Podobne sytuacje miały miejsce również podczas GP Arabii-Saudyjskiej oraz GP Emilii-Romanii, lecz szczególnie we Włoszech Verstappen popisał się wybitną jazdą i zwyciężył na Imoli, a także odniósł sukces w świecie wirtualnym. W tamtym momencie do reprezentanta Red Bulla nie można było mieć żadnych zastrzeżeń, a wręcz podkreślano, iż łączenie obu profesji jest godne podziwu.
W trakcie niedzielnych zmagań na Węgrzech Max był niezwykle nabuzowany, co odczuł przede wszystkim jego zespół i inżynier, Gianpiero Lambiase. Dyspozycja na torze również nie była taka, do jakiej przyzwyczaił nas panujący mistrz, a piąte miejsce to spore rozczarowanie, zważając na to, iż Red Bull był zdecydowanie drugą siłą na Hungaroringu.
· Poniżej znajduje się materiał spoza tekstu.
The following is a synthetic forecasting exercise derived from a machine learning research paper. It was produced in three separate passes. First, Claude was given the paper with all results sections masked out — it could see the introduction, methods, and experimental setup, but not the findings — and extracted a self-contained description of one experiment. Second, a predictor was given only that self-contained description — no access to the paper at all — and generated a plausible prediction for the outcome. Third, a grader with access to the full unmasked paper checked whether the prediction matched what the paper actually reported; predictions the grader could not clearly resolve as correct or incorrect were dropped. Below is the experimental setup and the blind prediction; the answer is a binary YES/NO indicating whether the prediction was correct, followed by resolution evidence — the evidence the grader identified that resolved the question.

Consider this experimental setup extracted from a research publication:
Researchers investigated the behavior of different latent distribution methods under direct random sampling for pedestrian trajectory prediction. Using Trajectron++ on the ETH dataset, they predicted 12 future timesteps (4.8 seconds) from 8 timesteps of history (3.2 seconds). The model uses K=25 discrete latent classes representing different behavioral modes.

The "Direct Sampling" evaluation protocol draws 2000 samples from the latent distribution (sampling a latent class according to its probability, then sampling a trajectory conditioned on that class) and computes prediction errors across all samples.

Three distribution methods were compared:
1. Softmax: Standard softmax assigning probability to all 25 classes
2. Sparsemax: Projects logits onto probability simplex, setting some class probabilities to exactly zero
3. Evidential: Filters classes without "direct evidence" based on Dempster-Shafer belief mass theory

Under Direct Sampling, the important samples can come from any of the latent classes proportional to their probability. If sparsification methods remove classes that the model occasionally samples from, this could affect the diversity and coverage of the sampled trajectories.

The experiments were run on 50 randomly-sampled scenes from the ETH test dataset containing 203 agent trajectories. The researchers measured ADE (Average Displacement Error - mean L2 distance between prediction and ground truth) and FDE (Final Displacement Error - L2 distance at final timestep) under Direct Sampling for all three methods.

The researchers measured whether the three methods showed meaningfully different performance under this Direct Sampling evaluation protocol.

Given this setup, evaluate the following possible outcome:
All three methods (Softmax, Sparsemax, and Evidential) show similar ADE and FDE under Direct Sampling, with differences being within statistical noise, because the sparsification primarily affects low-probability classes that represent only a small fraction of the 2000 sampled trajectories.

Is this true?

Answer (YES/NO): YES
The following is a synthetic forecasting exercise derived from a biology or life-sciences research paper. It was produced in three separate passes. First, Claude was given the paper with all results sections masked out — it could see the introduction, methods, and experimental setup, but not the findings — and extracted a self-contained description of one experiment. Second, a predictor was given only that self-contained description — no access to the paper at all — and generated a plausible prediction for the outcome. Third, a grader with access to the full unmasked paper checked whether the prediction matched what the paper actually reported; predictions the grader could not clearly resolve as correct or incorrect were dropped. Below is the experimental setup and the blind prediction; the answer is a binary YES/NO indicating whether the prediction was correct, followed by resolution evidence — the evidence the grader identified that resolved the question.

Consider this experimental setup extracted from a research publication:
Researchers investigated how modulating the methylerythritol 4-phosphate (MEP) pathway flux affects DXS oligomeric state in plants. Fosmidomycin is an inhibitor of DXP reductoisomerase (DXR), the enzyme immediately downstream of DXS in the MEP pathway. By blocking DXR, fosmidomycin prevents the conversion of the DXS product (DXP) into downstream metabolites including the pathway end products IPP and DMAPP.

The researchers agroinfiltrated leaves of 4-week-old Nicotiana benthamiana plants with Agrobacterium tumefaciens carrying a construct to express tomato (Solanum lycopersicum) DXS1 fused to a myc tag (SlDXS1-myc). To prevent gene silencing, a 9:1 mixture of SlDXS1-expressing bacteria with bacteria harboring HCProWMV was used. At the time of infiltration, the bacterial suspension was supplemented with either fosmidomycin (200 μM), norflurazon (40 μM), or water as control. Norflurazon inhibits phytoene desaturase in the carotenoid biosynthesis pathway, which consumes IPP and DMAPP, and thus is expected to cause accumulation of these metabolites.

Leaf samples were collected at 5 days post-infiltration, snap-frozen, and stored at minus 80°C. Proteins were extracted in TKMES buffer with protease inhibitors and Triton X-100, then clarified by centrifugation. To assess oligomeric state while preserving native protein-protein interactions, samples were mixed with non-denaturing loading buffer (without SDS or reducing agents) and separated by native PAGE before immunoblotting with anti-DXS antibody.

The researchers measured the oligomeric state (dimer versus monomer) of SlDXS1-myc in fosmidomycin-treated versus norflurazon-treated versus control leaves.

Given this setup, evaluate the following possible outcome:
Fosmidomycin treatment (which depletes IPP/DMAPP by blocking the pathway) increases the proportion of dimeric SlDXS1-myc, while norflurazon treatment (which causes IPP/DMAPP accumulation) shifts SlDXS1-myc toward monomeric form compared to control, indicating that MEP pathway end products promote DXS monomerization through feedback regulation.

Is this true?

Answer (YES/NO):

Narracja natychmiast się odwróciła i pojawiło się sporo komentarzy, które zarzucały Holendrowi, że nie podchodzi do królowej motorsportu z należytym szacunkiem. Głos w tej sprawie zabrał Helmut Marko, który na łamach speedweek.com przyznał, że wraz z zawodnikiem ustalił, iż ten nie będzie brał udziału w tak późnych sesjach e-sportowych w trakcie weekendów Formuły 1.
- Max był dość wrażliwy w ten weekend - poinformował Austriak. - Oczywiście nie trzeba było długo czekać na krytykę. Nic dziwnego, biorąc pod uwagę, że połowę nocy spędza na simracingu. Przy okazji rundy na Imoli poszedł spać o trzeciej nad ranem po wirtualnej rywalizacji. On ma inny rytm snu i odespał swoje siedem godzin.
- Uczestniczył w tym nocnym wyścigu tylko dlatego, że kierowca z jego zespołu odwołał swój występ. Niemniej jednak uzgodniliśmy, że w przyszłości nie będzie już brał udziału w wirtualnych zawodach, które odbywają się tak późno.